## Begin PAGE EXTRACT

# Help!!!Gray Water Tank "Sludge"



## phillyg (Apr 15, 2002)

We have a significantly blocked gray water tank. Think the previous owners lived in the unit and didn't properly use/service the tank.  I thought I had completely drained the unit before winter layup and that my sensors were just clogged (showing full tank), but apparently went through the winter with a full tank.  

Virtually nothing comes out when I open the drain valve.  Since the valve and pipe are fairly small (compared to the BW), I can't get any kind of flush stick up the pipe.  I have been able to get about 15' of a snake up there, and a water hose (but only about a foot because of a pipe bend), and what comes out appears to be pieces of a chalky white substance, about 1/2 to 1 inch in size.  When touched, it crumbles apart.  I'm thinking that enough comes loose that it starts to drain, but clogs the pipe until I run the water back through it and them some more comes out before clogging again.  It doesn't look like grease; I'm baffled as to what it is.  Does anyone have any suggestions on how to break it up or emulsify it with some sort of chemical that won't hurt the tank or drain pipe/valve???

## End PAGE EXTRACT

**SHORT EXERCISE A**: Reproduce the records below line for line, leaving the pictures out of your answer.

## Begin PROVIDED DATA

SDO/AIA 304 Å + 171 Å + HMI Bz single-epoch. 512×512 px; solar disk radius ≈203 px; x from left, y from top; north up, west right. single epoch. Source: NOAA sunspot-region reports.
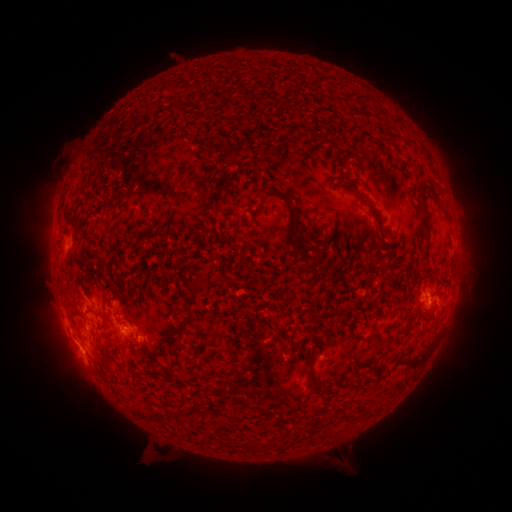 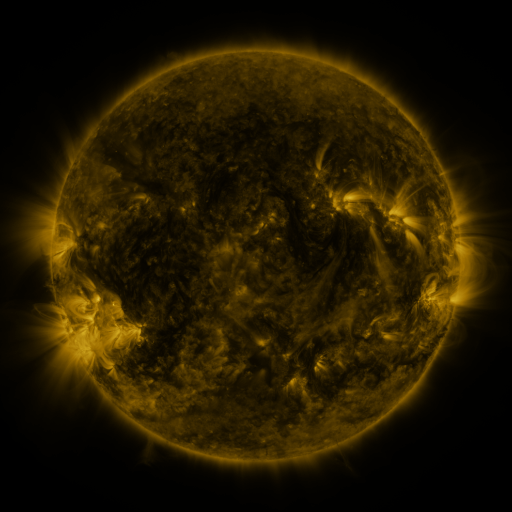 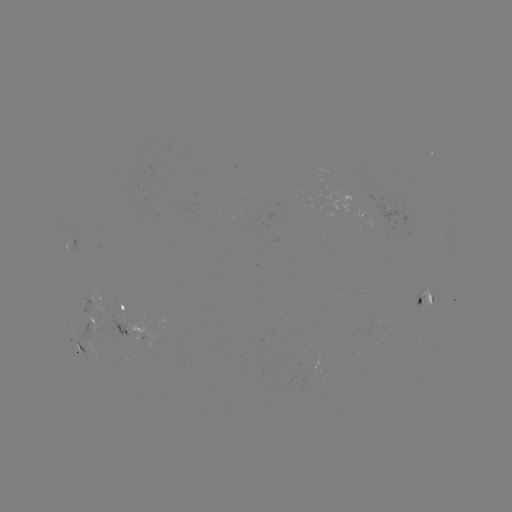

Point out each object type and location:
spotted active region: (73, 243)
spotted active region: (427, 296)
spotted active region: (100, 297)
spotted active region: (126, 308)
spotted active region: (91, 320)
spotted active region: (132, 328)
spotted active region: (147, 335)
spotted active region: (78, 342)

## End PROVIDED DATA

**SHORT EXERCISE B**: Continue the forum thread about the clogged gray water tank, picking up after its final sentence.

**EXPECTED ANSWER A**:
SDO/AIA 304 Å + 171 Å + HMI Bz single-epoch. 512×512 px; solar disk radius ≈203 px; x from left, y from top; north up, west right. single epoch. Source: NOAA sunspot-region reports.

Point out each object type and location:
spotted active region: (73, 243)
spotted active region: (427, 296)
spotted active region: (100, 297)
spotted active region: (126, 308)
spotted active region: (91, 320)
spotted active region: (132, 328)
spotted active region: (147, 335)
spotted active region: (78, 342)

**EXPECTED ANSWER B**:
----------



## Butch (Apr 15, 2002)

Help!!!Gray Water Tank "Sludge"

Did see this once before.  On a neighbors coach on which we used a semi-hi pressure washer and sealed it into the drain with a towel.  The resultant pressure broke loose the clog.  After three times of doing this, we heard the water sloshing inside the tank.  it then flowed free.  His coach sat for four years without use which may have contributed to this.  However it was last parked with the grey tank half full.  I am not recommending anyone else try the hi pressure routine as it may blow apart a poorly cemented seam.  Happy Motoring, Butch - Nancy Lake, Alaska


----------



## phillyg (Apr 15, 2002)

Help!!!Gray Water Tank "Sludge"

Thanks Butch.  I have a 2300lb pressure washer and I have thought about using it, but I'm afraid that I'll bust something up in an inaccessible area and create another problem.  Unfortunately, the tank itself if not visible, only a few feet of the drain pipe.  I'm soaking some of the crud in Drano right now to see if it has any effect.  Thanks again.


----------



## phillyg (Apr 18, 2002)

Help!!!Gray Water Tank "Sludge"

Spent a lot of time on this yesterday.  Culligan guy thought it was scale and recommended muriatic acid.  Got a gallon, and tested a piece of the stuff in an undiluted sample of the acid.  I thought it would immediately bubble up and dissolve; wrong.  It's been about 18 hours now, and the stuff hasn't dissolved, but there are a few dead bugs in it.  So far, no chemical, vinegar, or baking soda has touched it.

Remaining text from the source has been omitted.